His 2015 Dark Mofo art piece Bass Bath was a collaboration with the company Supple Fox, made up of Hannah Fox and Tom Supple. The work featured eight "2100 horsepower monolithic subwoofers" in the space which audience members could move around to change their experience, with the low tones causing a physical sensation across their body.

In 2017 he returned to Dark Mofo with Supple Fox. Their art piece Siren Songs included 450 speakers and a helicopter broadcasting sound around the city as part of the performance which The Guardian called "eerie, dark and beautiful." The work later toured the Perth Festival where it was reworked for the new setting. They then reimagined the piece as Clarion Call for a performance in Ipswich as part of SPILL Festival of Performance where it included local musicians Shirley Collins, Elizabeth Fraser, and Beth Gibbons.

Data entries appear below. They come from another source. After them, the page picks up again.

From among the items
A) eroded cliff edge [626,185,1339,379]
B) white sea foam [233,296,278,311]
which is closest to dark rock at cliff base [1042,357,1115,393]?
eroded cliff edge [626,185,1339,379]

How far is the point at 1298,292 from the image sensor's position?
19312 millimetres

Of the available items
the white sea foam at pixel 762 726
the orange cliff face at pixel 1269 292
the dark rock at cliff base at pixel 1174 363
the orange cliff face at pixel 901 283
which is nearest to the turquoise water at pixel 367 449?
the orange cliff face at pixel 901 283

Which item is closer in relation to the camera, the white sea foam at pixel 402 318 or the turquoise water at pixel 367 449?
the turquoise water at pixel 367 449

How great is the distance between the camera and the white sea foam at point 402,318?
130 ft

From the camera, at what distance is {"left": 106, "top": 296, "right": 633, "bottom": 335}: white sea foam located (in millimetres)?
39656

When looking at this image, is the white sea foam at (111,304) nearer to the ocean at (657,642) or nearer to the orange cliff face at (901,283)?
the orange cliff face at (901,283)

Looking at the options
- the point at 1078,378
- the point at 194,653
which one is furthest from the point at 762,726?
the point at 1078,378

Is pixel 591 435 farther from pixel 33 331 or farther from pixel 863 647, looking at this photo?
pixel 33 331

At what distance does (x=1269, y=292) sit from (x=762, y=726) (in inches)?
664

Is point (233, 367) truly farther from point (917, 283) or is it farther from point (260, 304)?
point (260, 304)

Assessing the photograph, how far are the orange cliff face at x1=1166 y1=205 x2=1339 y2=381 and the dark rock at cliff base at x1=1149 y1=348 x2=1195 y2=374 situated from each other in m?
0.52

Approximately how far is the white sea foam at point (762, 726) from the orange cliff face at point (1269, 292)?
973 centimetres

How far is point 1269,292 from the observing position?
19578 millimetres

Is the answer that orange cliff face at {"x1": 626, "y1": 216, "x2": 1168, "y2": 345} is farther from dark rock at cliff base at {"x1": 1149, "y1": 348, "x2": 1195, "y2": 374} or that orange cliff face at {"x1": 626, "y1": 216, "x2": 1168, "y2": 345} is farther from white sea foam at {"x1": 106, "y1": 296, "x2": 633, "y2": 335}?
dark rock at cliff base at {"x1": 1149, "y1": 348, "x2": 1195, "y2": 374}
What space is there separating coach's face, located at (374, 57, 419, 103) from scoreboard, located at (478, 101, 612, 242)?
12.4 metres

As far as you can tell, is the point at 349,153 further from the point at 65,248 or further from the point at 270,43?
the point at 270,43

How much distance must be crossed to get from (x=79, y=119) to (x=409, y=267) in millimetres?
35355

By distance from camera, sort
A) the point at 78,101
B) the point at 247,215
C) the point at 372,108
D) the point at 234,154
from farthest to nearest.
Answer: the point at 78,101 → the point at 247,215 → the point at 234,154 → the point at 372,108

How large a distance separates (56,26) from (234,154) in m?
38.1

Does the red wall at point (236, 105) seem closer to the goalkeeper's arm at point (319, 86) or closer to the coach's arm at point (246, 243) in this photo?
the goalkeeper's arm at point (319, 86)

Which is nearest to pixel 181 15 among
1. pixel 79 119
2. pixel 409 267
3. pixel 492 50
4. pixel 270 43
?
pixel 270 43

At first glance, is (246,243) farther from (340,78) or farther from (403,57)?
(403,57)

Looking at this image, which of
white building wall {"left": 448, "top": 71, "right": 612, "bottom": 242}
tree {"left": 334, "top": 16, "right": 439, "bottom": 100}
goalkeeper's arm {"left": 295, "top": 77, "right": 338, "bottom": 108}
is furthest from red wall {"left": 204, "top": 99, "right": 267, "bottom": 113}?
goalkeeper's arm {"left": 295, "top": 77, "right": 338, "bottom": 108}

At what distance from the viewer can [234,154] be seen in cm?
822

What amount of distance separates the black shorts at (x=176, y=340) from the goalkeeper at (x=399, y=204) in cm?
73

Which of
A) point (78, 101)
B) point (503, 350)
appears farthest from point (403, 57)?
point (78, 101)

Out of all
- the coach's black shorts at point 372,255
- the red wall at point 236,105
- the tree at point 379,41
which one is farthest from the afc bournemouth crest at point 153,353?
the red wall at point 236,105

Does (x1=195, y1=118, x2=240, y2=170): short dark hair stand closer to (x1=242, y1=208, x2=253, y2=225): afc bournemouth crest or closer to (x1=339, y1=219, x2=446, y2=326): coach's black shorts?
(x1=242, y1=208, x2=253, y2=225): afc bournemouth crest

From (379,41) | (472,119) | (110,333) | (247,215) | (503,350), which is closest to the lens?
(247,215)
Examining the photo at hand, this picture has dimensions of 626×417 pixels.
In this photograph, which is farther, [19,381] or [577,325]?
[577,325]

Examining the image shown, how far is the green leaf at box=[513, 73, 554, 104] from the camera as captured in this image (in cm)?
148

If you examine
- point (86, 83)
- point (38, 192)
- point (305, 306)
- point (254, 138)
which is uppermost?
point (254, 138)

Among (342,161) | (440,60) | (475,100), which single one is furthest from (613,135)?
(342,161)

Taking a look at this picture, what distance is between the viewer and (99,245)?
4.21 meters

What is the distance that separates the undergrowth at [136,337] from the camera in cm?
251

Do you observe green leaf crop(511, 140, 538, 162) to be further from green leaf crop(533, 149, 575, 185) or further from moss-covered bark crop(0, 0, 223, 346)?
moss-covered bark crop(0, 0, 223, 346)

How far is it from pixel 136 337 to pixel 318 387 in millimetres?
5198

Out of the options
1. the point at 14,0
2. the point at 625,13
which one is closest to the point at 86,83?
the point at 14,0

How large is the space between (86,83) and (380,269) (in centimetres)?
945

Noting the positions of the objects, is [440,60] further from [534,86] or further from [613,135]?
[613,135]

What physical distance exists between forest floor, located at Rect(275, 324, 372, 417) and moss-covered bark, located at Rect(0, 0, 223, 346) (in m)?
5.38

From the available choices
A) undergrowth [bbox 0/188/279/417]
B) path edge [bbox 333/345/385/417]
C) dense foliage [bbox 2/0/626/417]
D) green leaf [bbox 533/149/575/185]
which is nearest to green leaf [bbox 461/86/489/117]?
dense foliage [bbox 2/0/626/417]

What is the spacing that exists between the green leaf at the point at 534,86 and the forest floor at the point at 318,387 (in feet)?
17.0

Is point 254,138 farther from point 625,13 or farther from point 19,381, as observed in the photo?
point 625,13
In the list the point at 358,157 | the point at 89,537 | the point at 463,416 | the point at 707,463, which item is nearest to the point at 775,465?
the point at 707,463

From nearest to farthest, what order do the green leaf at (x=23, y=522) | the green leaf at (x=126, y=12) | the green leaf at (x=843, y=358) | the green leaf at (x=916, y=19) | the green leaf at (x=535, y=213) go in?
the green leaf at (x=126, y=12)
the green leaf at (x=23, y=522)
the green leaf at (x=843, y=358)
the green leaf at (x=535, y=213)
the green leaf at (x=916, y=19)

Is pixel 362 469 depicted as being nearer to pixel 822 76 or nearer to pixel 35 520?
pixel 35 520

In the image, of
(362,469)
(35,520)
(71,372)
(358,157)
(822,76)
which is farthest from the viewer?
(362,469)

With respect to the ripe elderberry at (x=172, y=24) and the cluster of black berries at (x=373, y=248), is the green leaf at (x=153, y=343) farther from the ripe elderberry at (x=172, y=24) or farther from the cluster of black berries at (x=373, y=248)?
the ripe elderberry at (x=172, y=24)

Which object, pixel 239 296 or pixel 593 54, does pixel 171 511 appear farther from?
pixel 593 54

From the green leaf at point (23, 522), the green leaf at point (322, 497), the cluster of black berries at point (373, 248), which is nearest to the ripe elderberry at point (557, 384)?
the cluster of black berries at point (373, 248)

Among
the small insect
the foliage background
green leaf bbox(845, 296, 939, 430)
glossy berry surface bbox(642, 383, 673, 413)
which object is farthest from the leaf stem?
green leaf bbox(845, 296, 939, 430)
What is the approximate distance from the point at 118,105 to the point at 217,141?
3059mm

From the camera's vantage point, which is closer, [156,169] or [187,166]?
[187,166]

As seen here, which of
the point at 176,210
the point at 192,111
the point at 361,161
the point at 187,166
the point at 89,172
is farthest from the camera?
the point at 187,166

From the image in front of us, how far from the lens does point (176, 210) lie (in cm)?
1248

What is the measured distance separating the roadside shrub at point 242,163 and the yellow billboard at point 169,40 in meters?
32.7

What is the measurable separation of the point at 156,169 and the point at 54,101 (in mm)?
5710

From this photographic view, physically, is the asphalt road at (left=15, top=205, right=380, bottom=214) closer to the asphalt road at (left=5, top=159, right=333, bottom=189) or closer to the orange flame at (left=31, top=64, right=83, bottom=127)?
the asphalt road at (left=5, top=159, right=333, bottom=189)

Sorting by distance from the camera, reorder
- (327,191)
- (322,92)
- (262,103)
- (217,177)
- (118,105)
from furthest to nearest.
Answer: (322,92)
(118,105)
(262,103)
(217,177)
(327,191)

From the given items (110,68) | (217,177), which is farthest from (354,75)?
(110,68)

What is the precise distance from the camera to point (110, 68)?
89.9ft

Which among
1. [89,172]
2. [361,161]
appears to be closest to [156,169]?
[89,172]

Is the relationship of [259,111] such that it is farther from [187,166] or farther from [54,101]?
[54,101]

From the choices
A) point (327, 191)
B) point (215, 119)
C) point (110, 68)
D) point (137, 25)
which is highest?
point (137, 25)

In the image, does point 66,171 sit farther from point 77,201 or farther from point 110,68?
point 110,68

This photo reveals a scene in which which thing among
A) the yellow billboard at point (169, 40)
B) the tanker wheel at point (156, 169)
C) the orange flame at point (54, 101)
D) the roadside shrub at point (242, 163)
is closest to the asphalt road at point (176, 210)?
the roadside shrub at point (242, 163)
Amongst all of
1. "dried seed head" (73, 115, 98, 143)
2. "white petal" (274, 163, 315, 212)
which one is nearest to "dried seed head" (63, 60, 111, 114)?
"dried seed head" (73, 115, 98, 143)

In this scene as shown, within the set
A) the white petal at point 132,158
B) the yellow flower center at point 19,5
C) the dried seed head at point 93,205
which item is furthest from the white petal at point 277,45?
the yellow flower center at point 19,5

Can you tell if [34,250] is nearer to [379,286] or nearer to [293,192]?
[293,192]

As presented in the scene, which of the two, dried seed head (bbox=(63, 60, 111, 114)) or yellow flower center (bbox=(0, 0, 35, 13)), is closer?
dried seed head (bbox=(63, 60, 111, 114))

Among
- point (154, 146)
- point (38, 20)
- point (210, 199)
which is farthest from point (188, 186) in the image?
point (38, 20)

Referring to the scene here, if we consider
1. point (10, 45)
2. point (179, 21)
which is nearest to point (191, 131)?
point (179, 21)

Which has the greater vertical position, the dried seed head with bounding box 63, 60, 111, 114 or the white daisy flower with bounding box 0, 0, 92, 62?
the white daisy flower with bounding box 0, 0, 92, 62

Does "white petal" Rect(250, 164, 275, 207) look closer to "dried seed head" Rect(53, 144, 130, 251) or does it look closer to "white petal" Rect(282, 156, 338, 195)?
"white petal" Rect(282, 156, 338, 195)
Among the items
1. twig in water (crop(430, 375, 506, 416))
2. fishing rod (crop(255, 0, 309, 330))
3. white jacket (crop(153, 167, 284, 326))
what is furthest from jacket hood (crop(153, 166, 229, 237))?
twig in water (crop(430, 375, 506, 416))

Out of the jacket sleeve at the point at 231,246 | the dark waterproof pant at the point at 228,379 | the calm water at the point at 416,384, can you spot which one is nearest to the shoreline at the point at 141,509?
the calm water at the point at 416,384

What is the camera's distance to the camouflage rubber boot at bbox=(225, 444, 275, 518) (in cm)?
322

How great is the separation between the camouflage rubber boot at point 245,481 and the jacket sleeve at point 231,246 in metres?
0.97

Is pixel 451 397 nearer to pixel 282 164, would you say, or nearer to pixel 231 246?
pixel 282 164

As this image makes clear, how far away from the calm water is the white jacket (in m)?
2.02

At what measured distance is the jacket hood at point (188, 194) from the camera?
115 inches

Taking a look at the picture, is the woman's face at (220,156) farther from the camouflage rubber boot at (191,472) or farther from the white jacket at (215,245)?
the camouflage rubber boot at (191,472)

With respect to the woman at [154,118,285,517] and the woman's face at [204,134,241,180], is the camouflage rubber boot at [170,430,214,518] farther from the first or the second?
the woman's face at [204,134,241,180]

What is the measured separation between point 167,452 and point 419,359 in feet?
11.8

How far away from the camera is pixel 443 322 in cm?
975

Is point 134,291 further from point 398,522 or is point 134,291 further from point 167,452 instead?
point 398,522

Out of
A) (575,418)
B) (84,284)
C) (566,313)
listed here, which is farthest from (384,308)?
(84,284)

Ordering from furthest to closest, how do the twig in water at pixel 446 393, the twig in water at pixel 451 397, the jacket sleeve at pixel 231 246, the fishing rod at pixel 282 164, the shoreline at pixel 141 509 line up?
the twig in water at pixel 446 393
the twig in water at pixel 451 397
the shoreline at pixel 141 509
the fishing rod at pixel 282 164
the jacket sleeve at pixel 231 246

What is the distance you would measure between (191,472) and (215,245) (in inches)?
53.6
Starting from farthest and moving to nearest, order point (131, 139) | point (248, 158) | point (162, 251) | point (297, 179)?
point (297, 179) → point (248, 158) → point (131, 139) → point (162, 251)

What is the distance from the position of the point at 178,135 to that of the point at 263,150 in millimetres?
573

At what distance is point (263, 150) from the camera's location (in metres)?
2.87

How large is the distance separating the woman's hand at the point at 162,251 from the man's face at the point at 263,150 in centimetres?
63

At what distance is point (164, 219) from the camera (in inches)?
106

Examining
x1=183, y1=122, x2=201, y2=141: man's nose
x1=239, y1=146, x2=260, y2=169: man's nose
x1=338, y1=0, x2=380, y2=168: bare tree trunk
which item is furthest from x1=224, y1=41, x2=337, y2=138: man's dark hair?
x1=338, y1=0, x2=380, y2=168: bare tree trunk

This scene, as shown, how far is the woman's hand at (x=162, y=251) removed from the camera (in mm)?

Byron has released one single under the alias Spiderface. A Seasonal Gift was released in 2014 as a free single with David Thrussell. Elsewhere, he has worked with Francois Tetaz, Darrin Verhagen, Philip Brophy, and Midnight Juggernauts.

In 2016 he co-founded the Melbourne Electronic Sound Studio (MESS) along with Robin Fox, which contains a collection of synthesisers and other electronic music instruments available to the public.

In 2021, Scullin's work The Rivers Sing (created with artists Deborah Cheetham Fraillon and Thomas Supple) was presented as part of the RISING: festival in Melbourne. It was presented again as part of RISING: 2024.